The cost of retirement programs will start to soar when baby boomers — 79 million born between 1946 and 1964 — begin collecting Social Security in 2008 and Medicare in 2011.

"This is a monster financial problem that both parties are going to have to solve," says Rep. Jim Cooper, D-Tenn., a member of the House Budget Committee. "Most Americans and Congress members don't realize the terrific burden we are putting on future generations."

USA TODAY compiled a list of all taxpayer liabilities — federal, state and local — to provide a fuller look at the nation's financial condition. The numbers are based on official government reports.

THE BILL

Taxpayers are responsible for more than $500,000 per household for unfunded financial promises made by federal, state and local governments. How the debt breaks down:



Program Liability per household

======= =======================

Medicare $263,377

Social Security $133,456

Federal debt $42,538

Military retirement benefits $25,443

State-local debt $16,395

Federal employee retirement
benefits $14,256


State-local retirement benefits $13,257

Other federal $1,956

========

Total $510,678


Source: USA TODAY research

Americans' government obligations are five times what people owe for mortgages, car loans, credit cards and other personal debt. The $57.8 trillion liability is the amount that government needs now, stashed away and earning interest, to generate enough cash to pay future obligations. The obligations are valued in today's dollars and come due as early as in a few days, when Treasury bills mature, to as long as 75 years for Social Security and Medicare.

Like an unpaid credit card bill, the balance grows every year — about $25,000 per household annually.

Taxpayer liabilities grew 20% in the past two years, 13% above the inflation rate.

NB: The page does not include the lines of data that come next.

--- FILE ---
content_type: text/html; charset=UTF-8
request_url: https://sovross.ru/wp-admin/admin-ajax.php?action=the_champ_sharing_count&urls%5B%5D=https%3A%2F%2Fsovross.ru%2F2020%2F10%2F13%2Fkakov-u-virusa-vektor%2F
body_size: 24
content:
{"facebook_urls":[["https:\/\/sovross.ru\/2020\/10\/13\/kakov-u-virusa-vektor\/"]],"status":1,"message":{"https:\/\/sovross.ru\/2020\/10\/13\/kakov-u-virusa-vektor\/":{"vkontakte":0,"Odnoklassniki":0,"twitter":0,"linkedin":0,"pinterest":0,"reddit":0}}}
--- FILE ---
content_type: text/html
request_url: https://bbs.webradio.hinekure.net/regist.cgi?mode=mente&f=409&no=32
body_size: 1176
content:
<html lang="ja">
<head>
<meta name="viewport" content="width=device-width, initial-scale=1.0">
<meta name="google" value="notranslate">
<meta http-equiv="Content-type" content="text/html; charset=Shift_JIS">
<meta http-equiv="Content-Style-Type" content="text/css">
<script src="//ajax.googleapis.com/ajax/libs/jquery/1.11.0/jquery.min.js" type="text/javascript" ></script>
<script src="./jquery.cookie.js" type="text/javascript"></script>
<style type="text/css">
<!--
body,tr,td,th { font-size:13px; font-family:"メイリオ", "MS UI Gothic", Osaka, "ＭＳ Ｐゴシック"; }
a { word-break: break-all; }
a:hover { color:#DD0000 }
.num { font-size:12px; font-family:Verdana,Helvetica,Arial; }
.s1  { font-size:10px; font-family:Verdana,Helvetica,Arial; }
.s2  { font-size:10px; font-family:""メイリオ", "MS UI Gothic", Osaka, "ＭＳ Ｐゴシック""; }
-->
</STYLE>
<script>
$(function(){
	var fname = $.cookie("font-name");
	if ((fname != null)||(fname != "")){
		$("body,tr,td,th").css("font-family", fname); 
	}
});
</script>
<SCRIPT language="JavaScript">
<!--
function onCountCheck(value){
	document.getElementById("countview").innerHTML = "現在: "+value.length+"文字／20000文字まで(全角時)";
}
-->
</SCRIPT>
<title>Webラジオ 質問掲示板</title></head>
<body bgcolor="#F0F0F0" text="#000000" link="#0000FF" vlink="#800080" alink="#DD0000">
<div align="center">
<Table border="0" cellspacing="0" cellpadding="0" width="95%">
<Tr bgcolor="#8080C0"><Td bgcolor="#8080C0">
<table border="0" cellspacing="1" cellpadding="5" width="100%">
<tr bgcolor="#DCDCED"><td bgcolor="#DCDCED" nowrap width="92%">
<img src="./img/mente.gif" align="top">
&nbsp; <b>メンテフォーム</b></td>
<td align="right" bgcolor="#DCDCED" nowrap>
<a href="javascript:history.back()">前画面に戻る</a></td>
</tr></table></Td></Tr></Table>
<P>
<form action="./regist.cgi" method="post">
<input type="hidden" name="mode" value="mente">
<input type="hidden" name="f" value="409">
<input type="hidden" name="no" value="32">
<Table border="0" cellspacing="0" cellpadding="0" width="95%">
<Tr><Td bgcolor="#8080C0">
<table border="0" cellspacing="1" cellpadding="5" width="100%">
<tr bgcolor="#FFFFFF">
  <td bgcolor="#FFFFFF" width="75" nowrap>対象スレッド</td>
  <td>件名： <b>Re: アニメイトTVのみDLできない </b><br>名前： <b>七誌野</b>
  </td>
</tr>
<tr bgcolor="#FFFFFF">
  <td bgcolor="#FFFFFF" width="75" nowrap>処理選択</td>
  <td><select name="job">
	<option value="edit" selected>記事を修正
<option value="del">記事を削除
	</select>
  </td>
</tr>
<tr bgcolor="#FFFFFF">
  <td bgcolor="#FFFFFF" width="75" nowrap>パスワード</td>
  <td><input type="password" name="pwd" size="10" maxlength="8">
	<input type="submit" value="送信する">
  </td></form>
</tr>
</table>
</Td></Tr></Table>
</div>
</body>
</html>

What's behind the increase:

•Medicare. The health care program for the elderly saw its long-term deficit grow $4.5 trillion from 2004. The causes: higher medical costs and an aging population. Not a factor: the new Medicare prescription drug benefit. It was included in the 2004 number.

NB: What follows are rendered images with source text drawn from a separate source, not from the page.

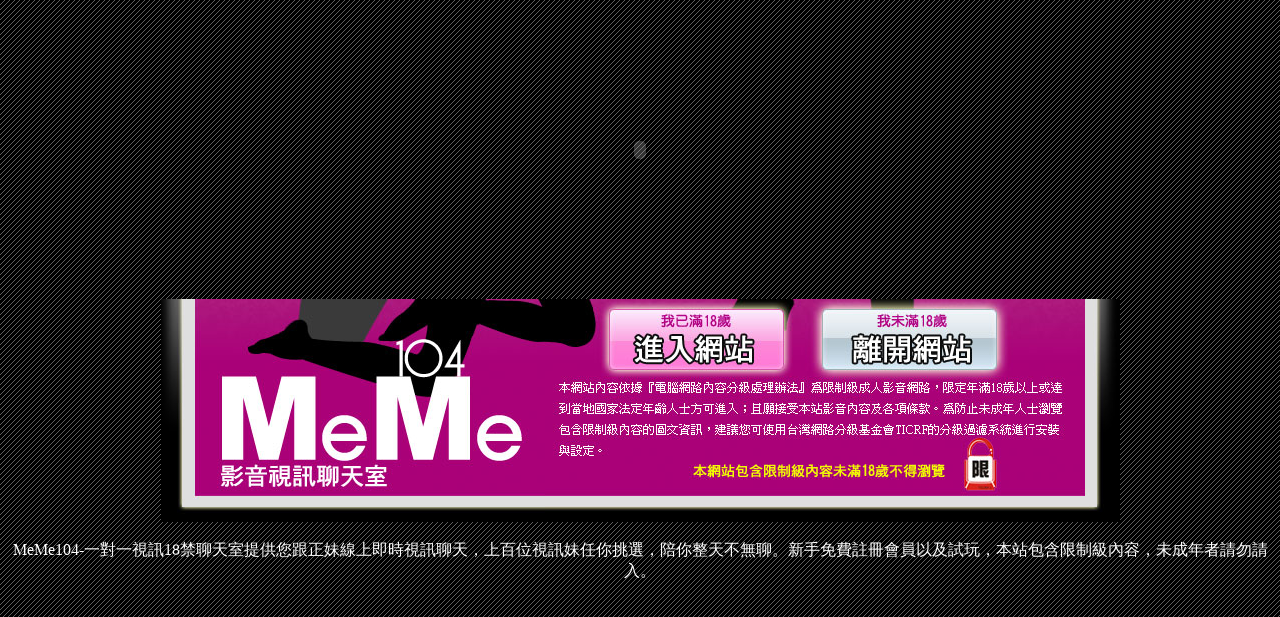

--- FILE ---
content_type: text/html; charset=utf-8
request_url: http://girl.mm644.com/
body_size: 3276
content:
<!DOCTYPE html PUBLIC "-//W3C//DTD XHTML 1.0 Transitional//EN" "http://www.w3.org/TR/xhtml1/DTD/xhtml1-transitional.dtd"><html lang="zh-Hant-TW"><head><meta http-equiv="Content-Type" content="text/html; charset=utf-8" /><meta http-equiv="PICS-Label" content='(PICS-1.1 "http://www.ticrf.org.tw/chinese/html/06-rating-v11.htm" l gen true for "http://girl.mm644.com" r (s 3 l 3 v 3 o 0))'><title>MeMe104-寶貝視訊一夜情樂園</title><meta name="keywords" content="" ><meta name="description" content="MeMe104-視訊視訊性交俱樂部提供您跟正妹線上即時視訊聊天，上百位視訊妹任你挑選，陪你整天不無聊。新手免費註冊會員以及試玩，本站包含限制級內容，未成年者請勿請入。" ><STYLE type=text/css>BODY {	BACKGROUND:#000000 url(/templates/meme104/images/BG.gif);	MARGIN: 0px; color:#FFFFFF;} a{ color:#FFFFFF;} .intro{ text-align:center;} .ads{ text-align:center} .adx{display:none;	}</STYLE><script src="/templates/meme104/js/AC_RunActiveContent.js" type="text/javascript"></script></HEAD><BODY><TABLE border=0 cellSpacing=0 cellPadding=0 width=959 align=center>  <TBODY>    <TR>      <TD colSpan=2><script type="text/javascript">AC_FL_RunContent( 'codebase','http://download.macromedia.com/pub/shockwave/cabs/flash/swflash.cab#version=6,0,29,0','width','959','height','299','src','/templates/meme104/images/flash-welcome','quality','high','pluginspage','http://www.macromedia.com/go/getflashplayer','align','center','movie','/templates/meme104/images/flash-welcome' ); //end AC code</script>        <noscript>        <OBJECT       codeBase="http://download.macromedia.com/pub/shockwave/cabs/flash/swflash.cab#version=6,0,29,0"       classid=clsid:D27CDB6E-AE6D-11cf-96B8-444553540000 width=959 height=299>          <PARAM NAME="movie" VALUE="/templates/meme104/images/flash-welcome.swf">          <PARAM NAME="quality" VALUE="high">          <embed src="/templates/meme104/images/flash-welcome.swf" quality="high"       pluginspage="http://www.macromedia.com/go/getflashplayer"       type="application/x-shockwave-flash" width="959" height="299"       align='center'> </embed>        </OBJECT>        </noscript></TD>    </TR>    <TR>      <TD width=384><IMG src="/templates/meme104/images/0002.jpg" width=384 height=223></TD>      <TD vAlign=top width=394><TABLE border=0 cellSpacing=0 cellPadding=0 width="100%">          <TBODY>            <TR>              <TD><A href="main.htm"><IMG border=0 src="/templates/meme104/images/0003.jpg" width=260 height=77></A></TD>              <TD><A href="http://bing.com"><IMG border=0             src="/templates/meme104/images/0004.jpg" width=315 height=77></A></TD>            </TR>            <TR>              <TD colSpan=2><IMG src="/templates/meme104/images/0005.jpg" width=575 height=146></TD>            </TR>          </TBODY>        </TABLE></TD>    </TR>  </TBODY></TABLE><div align="center"><div class="S" style="padding:2px;"><center><p>MeMe104-一對一視訊18禁聊天室提供您跟正妹線上即時視訊聊天，上百位視訊妹任你挑選，陪你整天不無聊。新手免費註冊會員以及試玩，本站包含限制級內容，未成年者請勿請入。</p></center></div><div class="S" style="padding:2px;"></div></div></BODY></HTML>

•Social Security. The program's deficit for workers and beneficiaries already in the system grew $2.5 trillion over two years. Reason: Each generation gets benefits greater than the last, so the program automatically gets more out of balance every year.

•Government retirement benefits. Pension and retiree medical benefits for civil servants and military personnel are more generous than those for private-sector workers. But government has not set aside as much money as private companies to pay the costs.

"These numbers show our long-term financial problems are even greater than our short-term ones," says Ed Lorenzen, policy director at the Concord Coalition, which promotes fiscal responsibility.

Economist Dean Baker of the liberal Center for Economic Policy Research says the nation can afford Social Security but not the current health care system. "If we don't fix health care, it's hard to imagine what our country looks like in 20 years," he says.